Così Renato Brunetta, capogruppo di Forza Italia alla Camera dei deputati, in un’intervista a “Il Dubbio”.
“È stata una tornata elettorale importante, ma non dimentichiamo il valore amministrativo di questa consultazione. Sicuramente gli elettori hanno premiato le coalizioni, centrodestra da una parte e centrosinistra dall’altra. Ma non darei per morto il Movimento 5 stelle, che a livello nazionale, stando ai sondaggi, può ancora contare su numeri di tutto rispetto”.
Per il centrodestra “è andata molto bene in Veneto – Padova e Verona su tutte, ma anche Jesolo, Conegliano e Santa Maria di Sala -, ma è andata bene in tutta Italia. A Genova, a L’Aquila, a Frosinone, a Lecce, ad Asti, a Catanzaro, a Como, a Gorizia, a Piacenza, a Rieti, a Taranto, e in tantissime altre realtà. Il centrodestra vince e se la gioca a testa alta ovunque. Adesso pancia a terra a lavorare con decisione e determinazione per vincere tutti i ballottaggi. Mobilitiamo la nostra gente per capitalizzare l’ottimo lavoro fatto in questi mesi”.
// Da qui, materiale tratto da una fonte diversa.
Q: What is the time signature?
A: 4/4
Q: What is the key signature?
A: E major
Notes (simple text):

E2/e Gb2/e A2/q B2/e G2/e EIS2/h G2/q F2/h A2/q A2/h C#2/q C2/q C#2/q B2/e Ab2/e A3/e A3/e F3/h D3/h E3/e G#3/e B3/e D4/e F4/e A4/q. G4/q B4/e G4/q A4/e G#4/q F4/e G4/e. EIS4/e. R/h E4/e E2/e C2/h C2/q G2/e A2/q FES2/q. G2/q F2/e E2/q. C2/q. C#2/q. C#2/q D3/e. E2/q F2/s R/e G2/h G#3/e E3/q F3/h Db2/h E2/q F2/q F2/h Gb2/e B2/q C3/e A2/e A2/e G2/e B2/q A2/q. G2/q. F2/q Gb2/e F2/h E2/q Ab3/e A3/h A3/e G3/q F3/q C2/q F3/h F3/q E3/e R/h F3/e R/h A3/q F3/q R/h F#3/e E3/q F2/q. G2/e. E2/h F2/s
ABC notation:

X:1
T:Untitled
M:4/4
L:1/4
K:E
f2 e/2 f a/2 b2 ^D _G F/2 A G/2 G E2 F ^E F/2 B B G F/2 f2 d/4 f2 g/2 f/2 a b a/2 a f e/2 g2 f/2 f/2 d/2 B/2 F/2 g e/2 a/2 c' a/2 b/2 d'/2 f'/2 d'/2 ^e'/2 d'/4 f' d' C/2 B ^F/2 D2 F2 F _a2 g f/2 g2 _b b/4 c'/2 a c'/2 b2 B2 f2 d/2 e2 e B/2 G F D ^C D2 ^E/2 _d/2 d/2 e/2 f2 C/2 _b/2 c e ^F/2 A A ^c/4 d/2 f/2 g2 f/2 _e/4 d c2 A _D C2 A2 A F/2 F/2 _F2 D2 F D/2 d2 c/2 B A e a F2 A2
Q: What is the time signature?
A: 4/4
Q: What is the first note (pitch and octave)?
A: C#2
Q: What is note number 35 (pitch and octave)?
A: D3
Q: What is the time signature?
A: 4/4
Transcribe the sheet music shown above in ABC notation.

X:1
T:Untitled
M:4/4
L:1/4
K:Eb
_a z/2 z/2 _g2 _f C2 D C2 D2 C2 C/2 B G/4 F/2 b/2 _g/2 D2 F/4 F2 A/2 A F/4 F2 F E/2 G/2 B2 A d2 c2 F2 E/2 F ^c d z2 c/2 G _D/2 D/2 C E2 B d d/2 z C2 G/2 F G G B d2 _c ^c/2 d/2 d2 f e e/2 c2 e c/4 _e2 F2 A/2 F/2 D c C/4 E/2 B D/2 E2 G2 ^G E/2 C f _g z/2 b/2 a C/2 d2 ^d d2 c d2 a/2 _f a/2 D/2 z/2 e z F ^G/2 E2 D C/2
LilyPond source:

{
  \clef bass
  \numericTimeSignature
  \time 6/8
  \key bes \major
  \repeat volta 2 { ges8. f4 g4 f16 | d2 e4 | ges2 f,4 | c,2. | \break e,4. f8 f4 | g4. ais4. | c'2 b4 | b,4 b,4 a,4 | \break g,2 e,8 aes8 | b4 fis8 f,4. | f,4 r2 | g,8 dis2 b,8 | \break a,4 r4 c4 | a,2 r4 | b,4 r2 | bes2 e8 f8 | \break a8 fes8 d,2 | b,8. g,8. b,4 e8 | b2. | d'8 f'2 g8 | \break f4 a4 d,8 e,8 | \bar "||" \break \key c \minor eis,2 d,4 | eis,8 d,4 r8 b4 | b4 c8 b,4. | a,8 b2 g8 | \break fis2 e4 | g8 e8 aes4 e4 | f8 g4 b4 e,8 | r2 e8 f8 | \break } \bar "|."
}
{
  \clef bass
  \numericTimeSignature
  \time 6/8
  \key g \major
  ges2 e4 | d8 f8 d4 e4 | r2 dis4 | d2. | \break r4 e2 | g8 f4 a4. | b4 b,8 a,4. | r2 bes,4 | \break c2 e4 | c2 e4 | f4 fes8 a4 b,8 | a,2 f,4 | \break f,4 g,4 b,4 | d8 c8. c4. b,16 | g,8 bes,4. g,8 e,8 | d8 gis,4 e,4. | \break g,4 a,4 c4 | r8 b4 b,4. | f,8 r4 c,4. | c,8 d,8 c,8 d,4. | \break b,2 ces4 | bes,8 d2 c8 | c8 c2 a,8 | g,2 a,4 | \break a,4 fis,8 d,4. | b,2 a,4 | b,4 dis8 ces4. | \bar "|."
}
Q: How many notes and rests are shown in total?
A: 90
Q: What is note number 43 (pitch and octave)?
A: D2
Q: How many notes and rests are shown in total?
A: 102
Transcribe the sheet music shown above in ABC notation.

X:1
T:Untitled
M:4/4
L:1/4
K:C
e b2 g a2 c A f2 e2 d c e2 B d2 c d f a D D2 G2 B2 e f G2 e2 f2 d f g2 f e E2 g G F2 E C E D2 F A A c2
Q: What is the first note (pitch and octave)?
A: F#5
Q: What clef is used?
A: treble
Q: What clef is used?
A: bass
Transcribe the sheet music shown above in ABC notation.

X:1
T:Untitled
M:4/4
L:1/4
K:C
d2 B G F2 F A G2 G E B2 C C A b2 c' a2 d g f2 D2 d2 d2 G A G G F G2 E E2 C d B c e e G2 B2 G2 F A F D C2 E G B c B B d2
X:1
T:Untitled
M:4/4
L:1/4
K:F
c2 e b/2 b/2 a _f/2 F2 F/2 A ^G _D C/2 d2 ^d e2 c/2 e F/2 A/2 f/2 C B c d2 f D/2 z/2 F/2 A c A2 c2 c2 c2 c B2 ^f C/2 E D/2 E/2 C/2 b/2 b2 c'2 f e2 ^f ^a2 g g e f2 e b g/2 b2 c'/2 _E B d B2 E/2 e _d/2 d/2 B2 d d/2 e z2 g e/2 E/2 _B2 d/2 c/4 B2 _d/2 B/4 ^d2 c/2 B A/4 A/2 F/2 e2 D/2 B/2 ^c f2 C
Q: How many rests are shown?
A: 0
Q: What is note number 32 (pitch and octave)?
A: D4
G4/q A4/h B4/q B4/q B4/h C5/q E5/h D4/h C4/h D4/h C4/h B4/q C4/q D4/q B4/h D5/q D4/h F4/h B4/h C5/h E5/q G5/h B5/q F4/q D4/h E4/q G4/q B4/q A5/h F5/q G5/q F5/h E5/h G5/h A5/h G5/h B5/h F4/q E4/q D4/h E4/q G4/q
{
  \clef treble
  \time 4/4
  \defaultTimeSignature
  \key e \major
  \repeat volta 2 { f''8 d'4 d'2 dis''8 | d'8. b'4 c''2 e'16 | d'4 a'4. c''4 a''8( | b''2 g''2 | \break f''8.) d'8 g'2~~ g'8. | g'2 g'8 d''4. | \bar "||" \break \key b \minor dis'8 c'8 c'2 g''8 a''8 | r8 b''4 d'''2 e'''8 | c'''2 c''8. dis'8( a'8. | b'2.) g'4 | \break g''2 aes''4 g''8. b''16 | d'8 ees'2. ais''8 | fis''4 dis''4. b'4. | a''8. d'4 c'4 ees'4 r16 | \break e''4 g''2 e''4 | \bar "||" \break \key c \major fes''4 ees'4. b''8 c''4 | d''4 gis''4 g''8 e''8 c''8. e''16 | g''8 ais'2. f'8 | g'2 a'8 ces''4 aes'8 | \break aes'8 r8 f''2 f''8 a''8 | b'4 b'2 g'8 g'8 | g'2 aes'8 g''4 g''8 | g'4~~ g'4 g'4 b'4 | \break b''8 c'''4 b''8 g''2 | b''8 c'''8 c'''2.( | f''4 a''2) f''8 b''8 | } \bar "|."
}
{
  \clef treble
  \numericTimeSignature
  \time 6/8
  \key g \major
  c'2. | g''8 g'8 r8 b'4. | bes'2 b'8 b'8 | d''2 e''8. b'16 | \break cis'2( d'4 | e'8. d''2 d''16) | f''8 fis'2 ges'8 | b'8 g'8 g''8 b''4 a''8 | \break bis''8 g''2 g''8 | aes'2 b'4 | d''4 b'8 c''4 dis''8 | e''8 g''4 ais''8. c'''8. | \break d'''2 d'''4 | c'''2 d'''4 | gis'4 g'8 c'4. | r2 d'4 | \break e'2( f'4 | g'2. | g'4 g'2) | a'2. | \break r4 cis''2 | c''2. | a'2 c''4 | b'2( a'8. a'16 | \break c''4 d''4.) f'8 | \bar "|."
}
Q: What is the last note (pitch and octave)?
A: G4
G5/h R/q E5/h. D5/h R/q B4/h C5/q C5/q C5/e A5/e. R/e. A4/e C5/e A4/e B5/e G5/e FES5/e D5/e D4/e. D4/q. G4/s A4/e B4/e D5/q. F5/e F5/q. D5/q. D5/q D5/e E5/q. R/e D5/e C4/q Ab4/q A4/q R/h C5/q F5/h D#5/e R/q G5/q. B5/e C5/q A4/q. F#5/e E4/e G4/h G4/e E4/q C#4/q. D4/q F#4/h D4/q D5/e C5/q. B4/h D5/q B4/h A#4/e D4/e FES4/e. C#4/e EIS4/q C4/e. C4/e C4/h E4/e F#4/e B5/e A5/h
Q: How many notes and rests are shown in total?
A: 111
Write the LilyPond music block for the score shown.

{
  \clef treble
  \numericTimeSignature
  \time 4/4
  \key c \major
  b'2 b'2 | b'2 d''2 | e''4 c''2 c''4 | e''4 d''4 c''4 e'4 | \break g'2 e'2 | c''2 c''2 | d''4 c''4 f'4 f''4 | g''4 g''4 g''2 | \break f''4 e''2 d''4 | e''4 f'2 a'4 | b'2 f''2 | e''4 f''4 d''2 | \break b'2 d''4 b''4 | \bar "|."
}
“Direi che per il Movimento 5 stelle questi risultati sono un primo campanello d’allarme, ma è presto per recitare il de profundis. Certo, dopo le pompose vittorie dello scorso anno a Roma e Torino in molti si aspettavano esiti diversi, e anche le prime parole stizzite di Beppe Grillo lasciano trapelare una certa dose di nervosismo tra i pentastellati.
Leggendo i retroscena è tutto un ‘rese dei conti interne’, ‘guerre intestine’, ‘governativi contro movimentisti’. Tutto da prendere con le pinze: a livello nazionale la musica penso sia ancora diversa. Tocca a noi mettere in campo un’alternativa credibile: il populismo e il disfattismo vanno sconfitti con la serietà. Alla protesta e alle paure, come ha detto giustamente il presidente Berlusconi, si devono offrire risposte costruttive e concrete, nel segno della responsabilità e della moderazione. Noi siamo pronti alla sfida”.